M. Shoiry a été projeté par-dessus le véhicule et s'est retrouvé couché sur l'asphalte. Il indique avoir «perdu la carte» quelques secondes. Il a repris conscience, étendu sur le sol avec les mains fermées en dessous de lui sur son torse.

«Lorsque j'ai frappé l'asphalte, j'ai perdu des bouts après ça. Je me souviens très bien de voir l'automobile surgir devant moi et il n'allait pas à une vitesse excessive. Il tournait. [...] C'est un concours de circonstances. Si j'avais été cinq mètres plus reculés, probablement que j'aurais pu arrêter à temps et lui aussi», affirme l'ancien maire de Sillery. «J'ai frappé le sol de face. C'est mes mains et mes bras qui ont absorbé le coup. Lorsque j'ai repris conscience, j'avais de la difficulté à m'exprimer», ajoute-t-il.

Le conseiller a par la suite été transporté par ambulance à l'hôpital de l'Enfant-Jésus où il a subi une série de tests. Il a obtenu son congé de l'hôpital vendredi après-midi après y avoir séjourné une nuit.

Dans sa malchance, M. Shoiry se dit tout de même «très chanceux». Il estime qu'il s'agit d'un «bête accident», qu'il n'y a personne «en faute».

«On peut juste spéculer. Mais lorsque je regarde mon casque, il a encaissé une bonne partie du coup. Il est renfoncé et fendu sur le côté gauche. Le côté où mon visage est complètement tuméfié», indique-t-il au bout du fil. «Il a fait le travail pour lequel il a été conçu. J'en ai la preuve. Sans lui, je pense que cela aurait été beaucoup plus grave. On ne se parlerait peut-être pas.

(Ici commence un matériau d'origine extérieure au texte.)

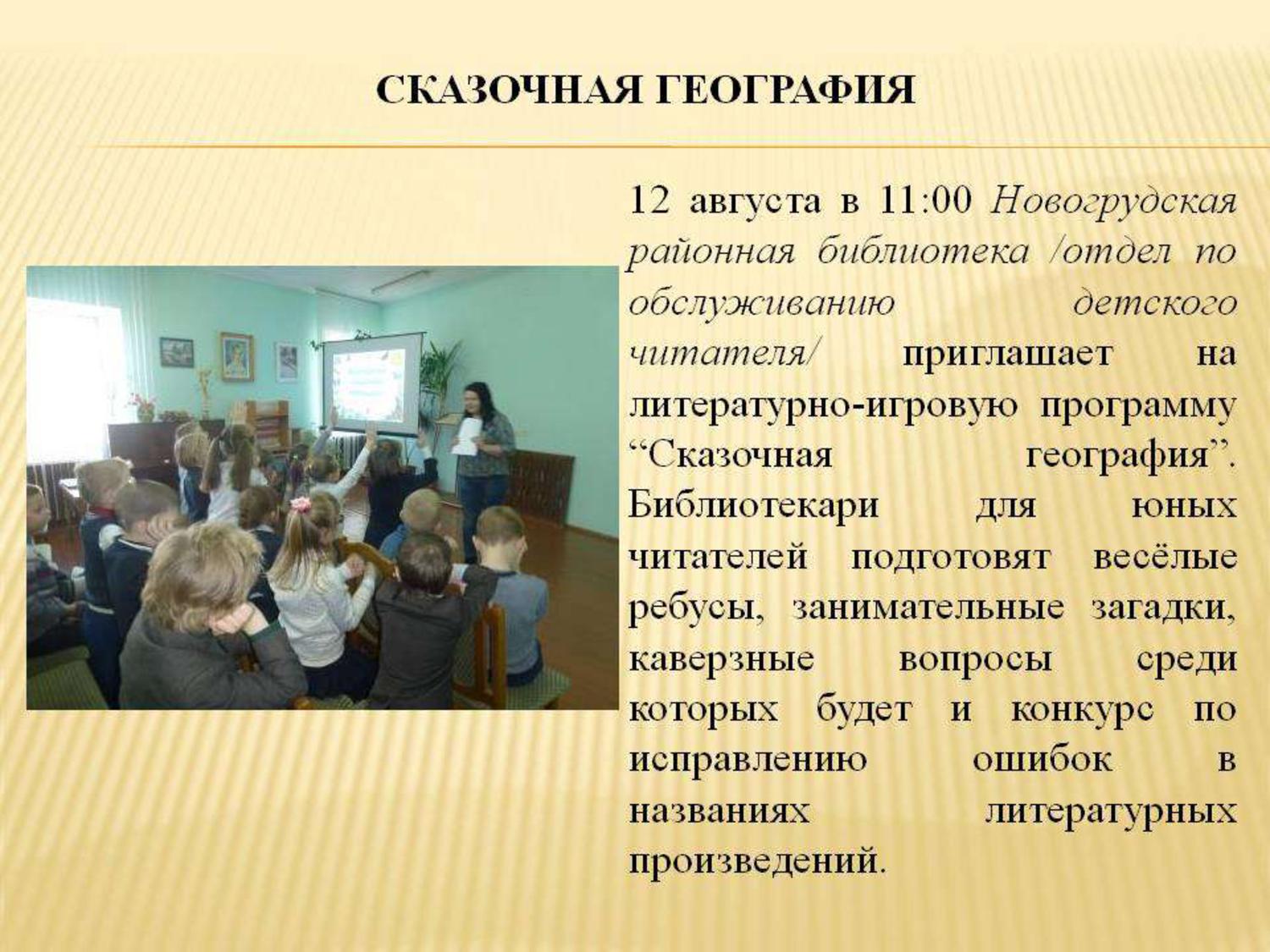 СКАЗОЧНАЯ ГЕОГРАФИЯ

12 августа в 11:00 Новогрудская районная библиотека /отдел по обслуживанию детского читателя/ приглашает на литературно-игровую программу “Сказочная география”. Библиотекари для юных читателей подготовят весёлые ребусы, занимательные загадки, каверзные вопросы среди которых будет и конкурс по исправлению ошибок в названиях литературных произведений.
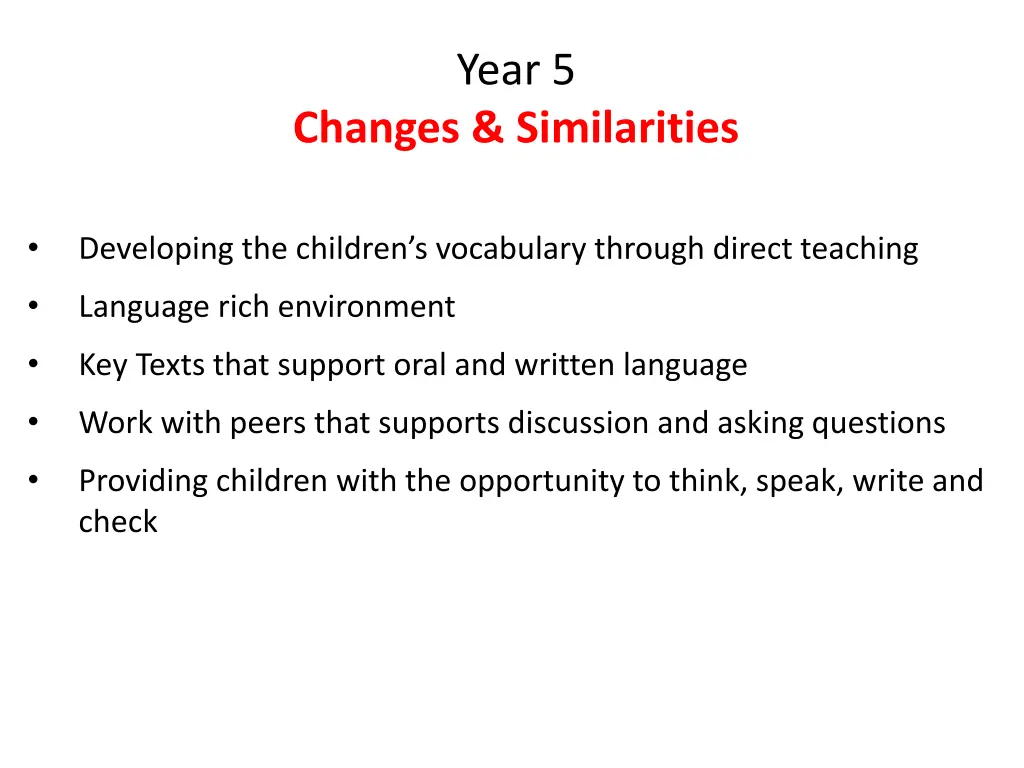 Year 5
Changes & Similarities

• Developing the children's vocabulary through direct teaching
• Language rich environment
• Key Texts that support oral and written language
• Work with peers that supports discussion and asking questions
• Providing children with the opportunity to think, speak, write and check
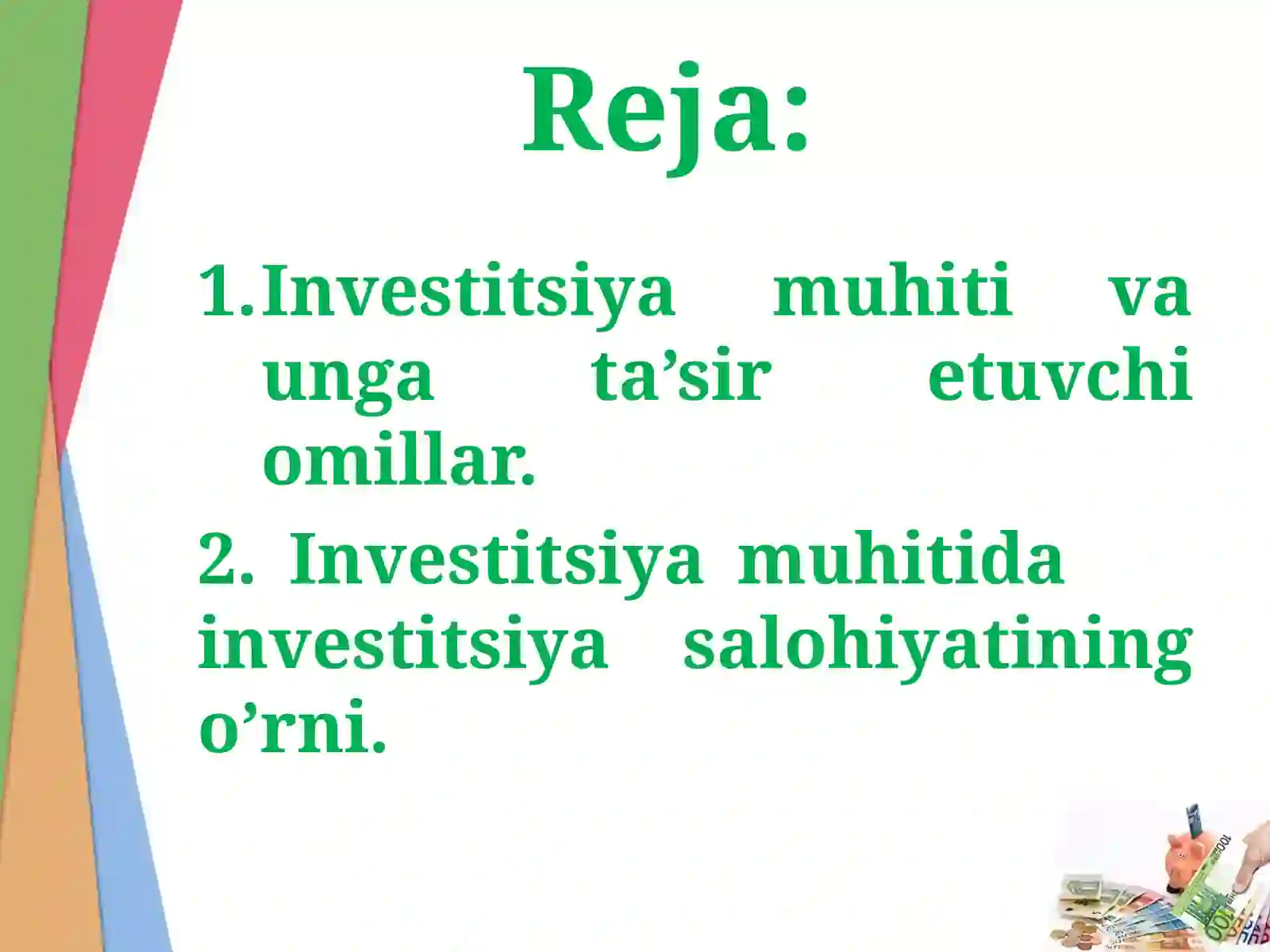 Reja:

1. Investitsiya muhiti va unga ta’sir etuvchi omillar.

2. Investitsiya muhitida investitsiya salohiyatining o’rni.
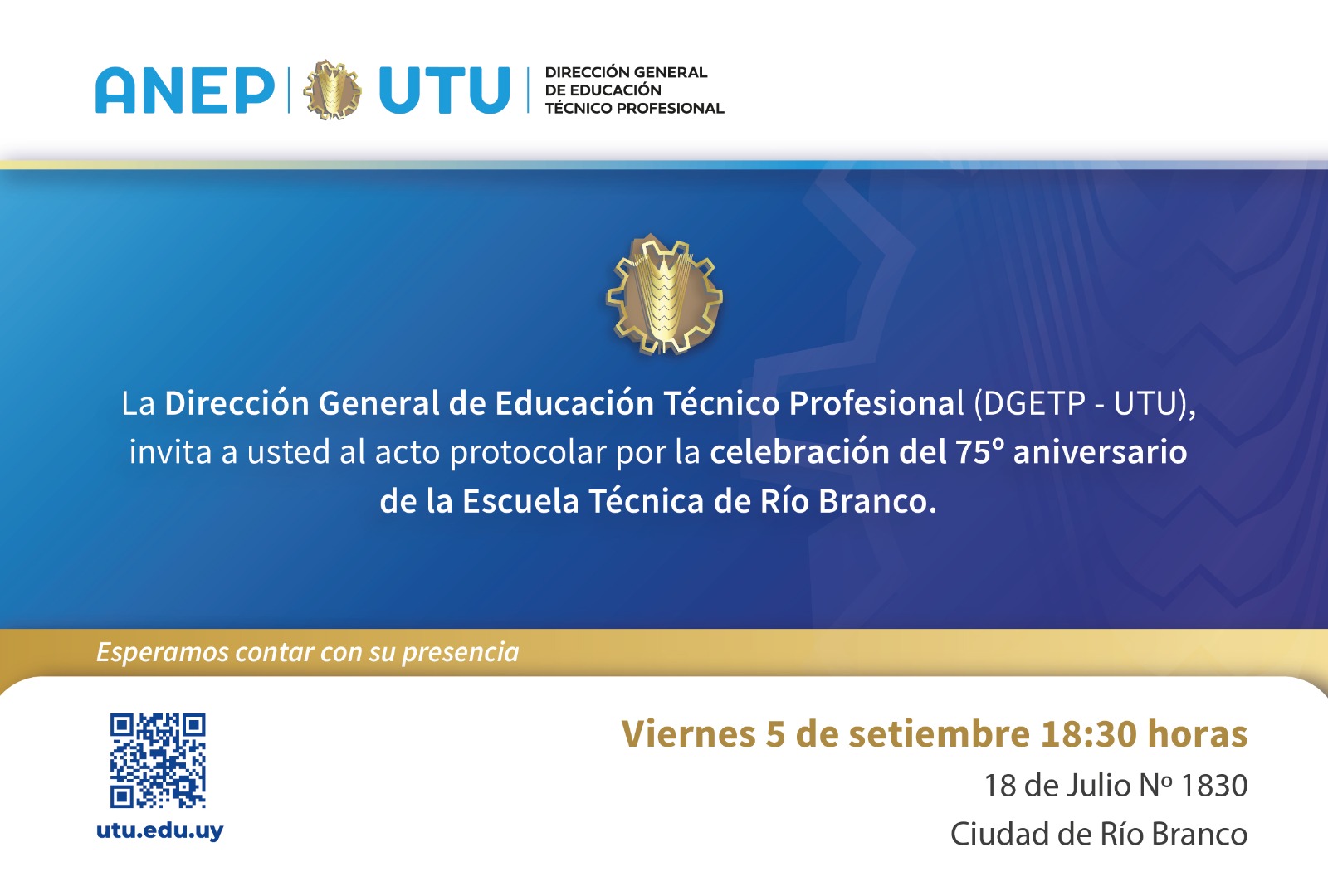 ANEP | UTU | DIRECCIÓN GENERAL DE EDUCACIÓN TÉCNICO PROFESIONAL

La Dirección General de Educación Técnico Profesional (DGETP - UTU), invita a usted al acto protocolar por la celebración del 75º aniversario de la Escuela Técnica de Río Branco.

Esperamos contar con su presencia

utu.edu.uy

Viernes 5 de setiembre 18:30 horas
18 de Julio Nº 1830
Ciudad de Río Branco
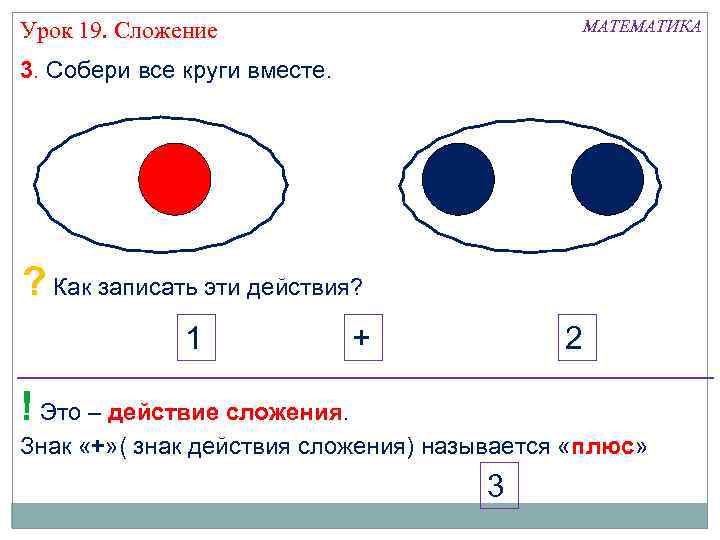 Урок 19. Сложение

МАТЕМАТИКА

3. Собери все круги вместе.

? Как записать эти действия?

1 + 2

! Это – действие сложения.

Знак «+»( знак действия сложения) называется «плюс»

3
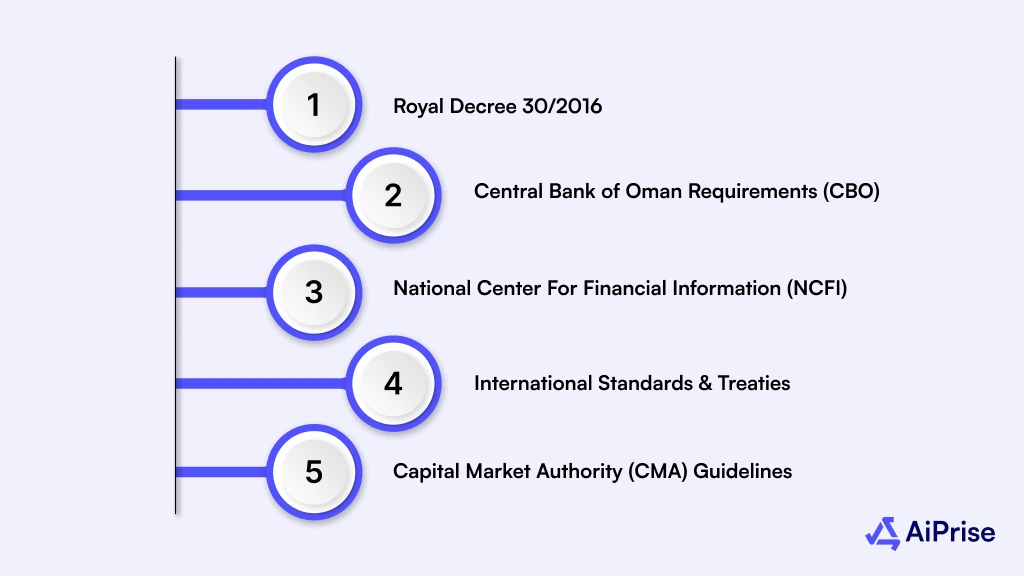 1 Royal Decree 30/2016

2 Central Bank of Oman Requirements (CBO)

3 National Center For Financial Information (NCFI)

4 International Standards & Treaties

5 Capital Market Authority (CMA) Guidelines

AiPrise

Je serais peut-être dans un état plus sérieux à l'hôpital», poursuit-il, promettant de le garder comme souvenir.

L'accident aura tout de même laissé plusieurs marques. Le conseiller, qui sera absent du bureau pour au moins deux semaines, doit soigner une entorse, des contusions et des ecchymoses.

Physiothérapie

«J'ai des ecchymoses sur les deux épaules. J'ai un oeil au beurre noir. Mon visage est enflé. Mon oeil gauche est aujourd'hui ouvert, il était fermé jusqu'à hier [vendredi] matin. Je dois également aller en physiothérapie cette semaine pour mon entorse cervicale», énumère l'amateur de vélo, qui a déjà participé à des compétitions étant plus jeune. Depuis le début de la saison, M. Shoiry avait parcouru environ 150 kilomètres.

Pour l'heure, l'homme politique de 59 ans n'est pas en mesure de dire s'il va être capable de reprendre son vélo.

«Ça donne un coup. Je ne suis pas capable de dire pour le moment si je vais être capable...» dit-il, en concluant que «lorsqu'il y a du trafic et que la visibilité est moins bonne, il ne faut pas rien présumer ni du côté des automobilistes, ni des cyclistes, ni des coureurs, ni des piétons. Je pense qu'il faut sensibiliser les automobilistes que lorsque tu traverses une voie cyclable, il faut être doublement prudent. Le partage de la route, c'est l'affaire de tous.»